START EXCERPTED TEXT

This is the value that is automatically stored in the .offset_ attribute based on the indicated contamination proportion.

modelo_isof.offset_

np.float64(-0.5864598467056028)

# Distribution of anomaly values
# ==============================================================================
fig, ax = plt.subplots(figsize=(6, 3))
sns.kdeplot(
    data = score_anomalia,
    fill = True,
    ax   = ax
)
sns.rugplot(score_anomalia, ax=ax, color='black')
ax.axvline(cuantil_01, c='red', linestyle='--', label='quantile 0.01')
ax.set_title('Distribution of anomaly values')
ax.set_xlabel('Anomaly score')
ax.legend(loc='upper left');

If the quantile value is used to classify observations, the results obtained are equivalent to those returned by predict().

all(clasificacion_predicha == np.where(score_anomalia < cuantil_01, -1, 1))

True

Anomaly Detection¶

Once the isolation distance has been calculated, it can be used as a criterion to identify anomalies. Assuming that observations with outlier values in any of their variables are more easily separated from the rest, those observations with the lowest average distance should be the most atypical. Due to the normalization performed in the Scikit Learn implementation, this translates to: the more negative the predicted score, the greater the evidence of anomaly.

In practice, if this detection strategy is being used, it is because no labeled data is available, i.e., it is not known which observations are truly anomalies. However, since in this example we have the true classification, we can verify if anomalous data truly have lower distances.

# Distribution of anomaly values
# ==============================================================================
df_resultados = pd.DataFrame({
                    'score'    : score_anomalia,
                    'anomalia' : datos_y
                })

fig, ax = plt.subplots(figsize=(4, 3))
sns.boxplot(
    x     = 'anomalia',
    y     = 'score',
    hue   = 'anomalia',
    data  = df_resultados,
    ax    = ax
)
ax.set_title('Anomaly score by true classification')
ax.set_ylabel('Anomaly score')
ax.set_xlabel('classification (0 = normal, 1 = anomaly)')

END EXCERPTED TEXT

• EXERCISE INSTRUCTIONS
#1 Name every seaborn plotting function called in the anomaly detection excerpt.
#2 According to the anomaly detection excerpt, what does a more negative predicted score indicate in the Scikit Learn implementation?
#3 Reproduce the part of the anomaly detection excerpt that opens with the words containing "Once the isolation" and closes with "have lower distances.".

START GIVEN DATA

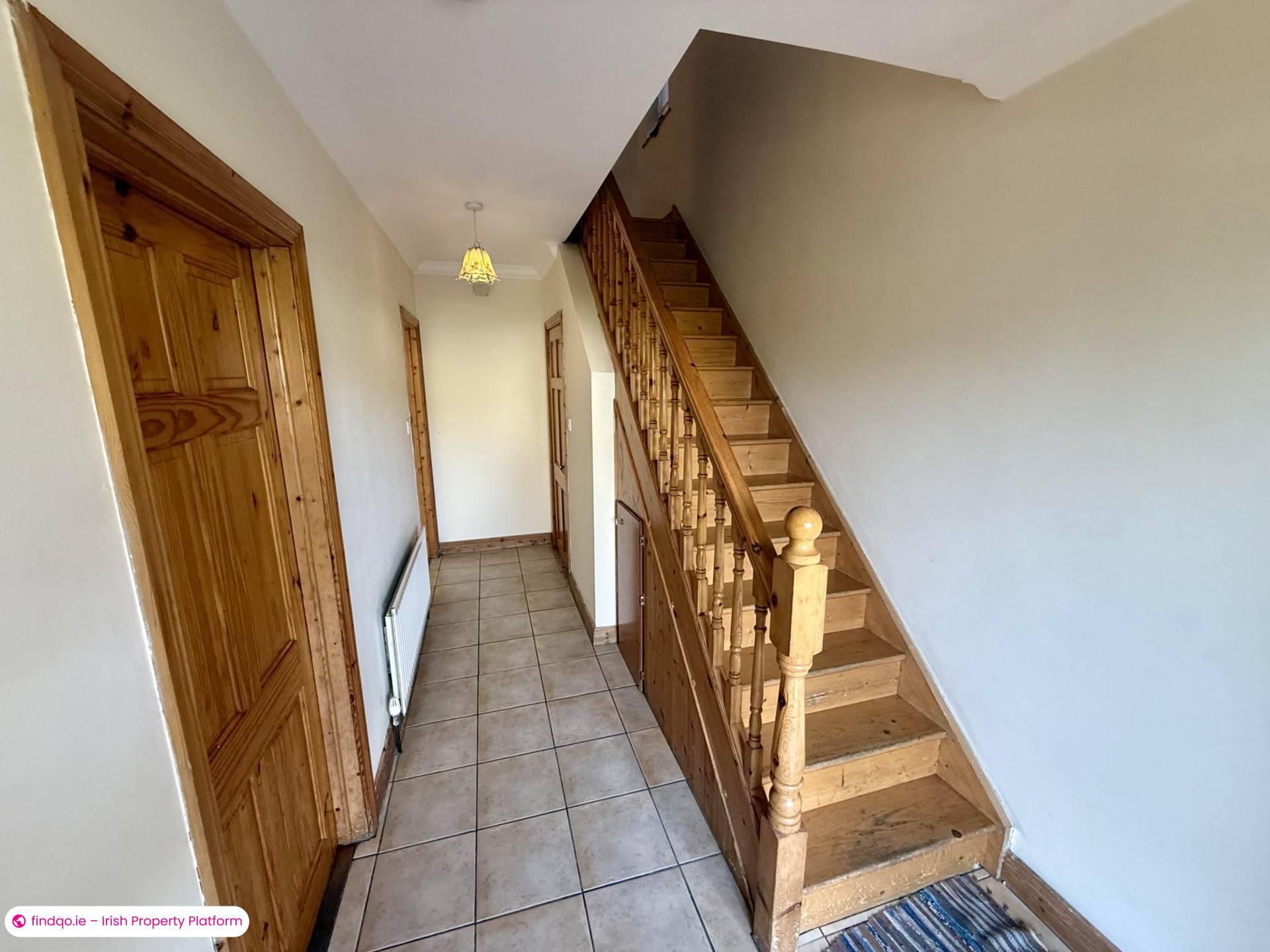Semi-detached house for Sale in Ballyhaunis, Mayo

END GIVEN DATA
START GIVEN DATA

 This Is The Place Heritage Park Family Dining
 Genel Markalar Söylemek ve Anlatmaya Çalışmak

END GIVEN DATA
START GIVEN DATA

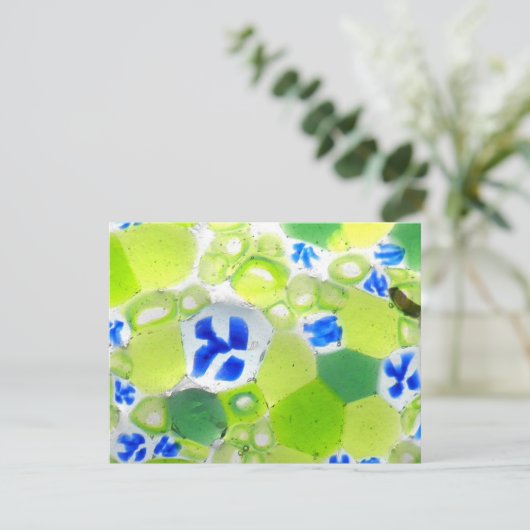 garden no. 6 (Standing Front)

END GIVEN DATA

• PER-TASK ANSWERS
#1 sns.kdeplot, sns.rugplot, sns.boxplot

#2 The more negative the predicted score, the greater the evidence of anomaly.

#3
Once the isolation distance has been calculated, it can be used as a criterion to identify anomalies. Assuming that observations with outlier values in any of their variables are more easily separated from the rest, those observations with the lowest average distance should be the most atypical. Due to the normalization performed in the Scikit Learn implementation, this translates to: the more negative the predicted score, the greater the evidence of anomaly.

In practice, if this detection strategy is being used, it is because no labeled data is available, i.e., it is not known which observations are truly anomalies. However, since in this example we have the true classification, we can verify if anomalous data truly have lower distances.